Tuan Sing Holdings has reported a 91 per cent surge in net profit to $22.3 million in the second quarter, driven by progressive revenue collection from three projects under construction and rental income from investment properties.
Revenue for the three months ended June 30 jumped 138 per cent to $194.1 million, owing mainly to the recognition of units sold at Seletar Park Residence, Sennett Residence in Potong Pasir and Cluny Park Residence in Bukit Timah. Tuan Sing said that it was "not significantly affected by the anaemic residential property market" as its three projects are about 97 per cent, 92 per cent and 42 per cent sold, respectively.
The bulk of the group's revenue and profit this year will continue to come from these projects as construction progresses, Tuan Sing said. The firm's total order book stood at $771.7 million, of which $551.4 million or about 71 per cent has been recognised.

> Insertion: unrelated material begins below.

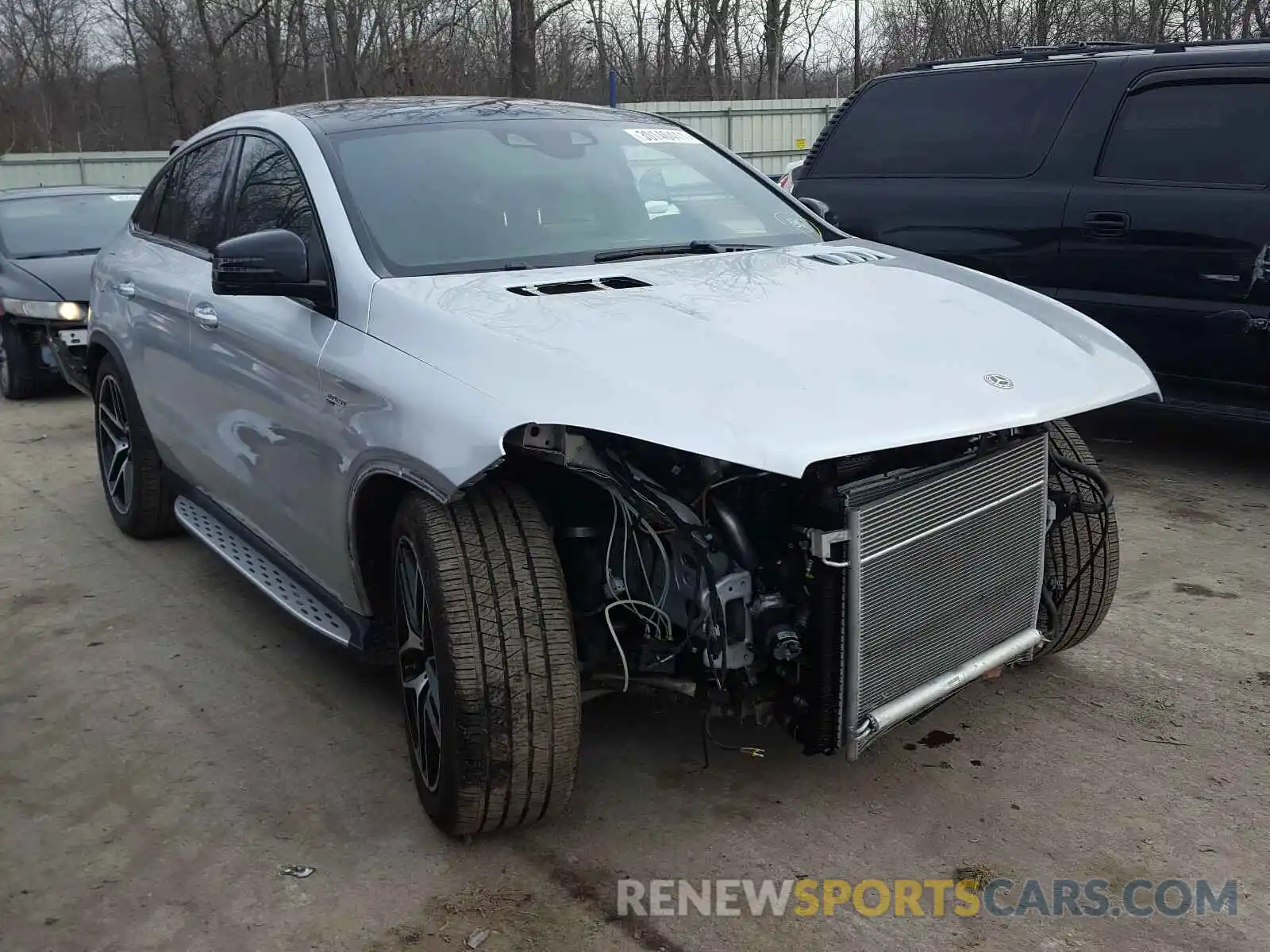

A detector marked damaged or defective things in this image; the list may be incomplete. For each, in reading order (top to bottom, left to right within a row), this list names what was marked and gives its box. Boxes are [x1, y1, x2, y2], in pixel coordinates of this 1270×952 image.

damaged front end [505, 424, 1112, 762]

Earnings per share for the quarter stood at 1.9 cents, up from one cent the previous year. Net asset value per share rose to 70.5 cents as at June 30, up from 68.3 cents as at Dec 31 last year.
First-half net profit jumped 96 per cent to $38.3 million, while revenue surged 145 per cent from a year earlier to $349.4 million.
AT A GLANCE
$194.1 million (+138%)
$22.3 million (+91%)
Property revenue in the first half rose 197 per cent to $220.6 million while pre-tax profit before fair-value adjustments climbed 124 per cent to $36.6 million.
Revenue from hotel arm, Grand Hotel Group, rose 2 per cent in the first half to A$67.2 million (S$67 million). Tuan Sing also has properties in China, where it said that it is reviewing its strategy as activity has "remained subdued". Tuan Sing also holds stakes in printed circuit board manufacturer Gul Technologies Singapore and golf products retailer Pan-West, which it is not averse to divesting when opportunities arise, it said.
The results were announced after the market closed. Tuan Sing shares rose 0.5 cent or 1.45 per cent to 35 cents.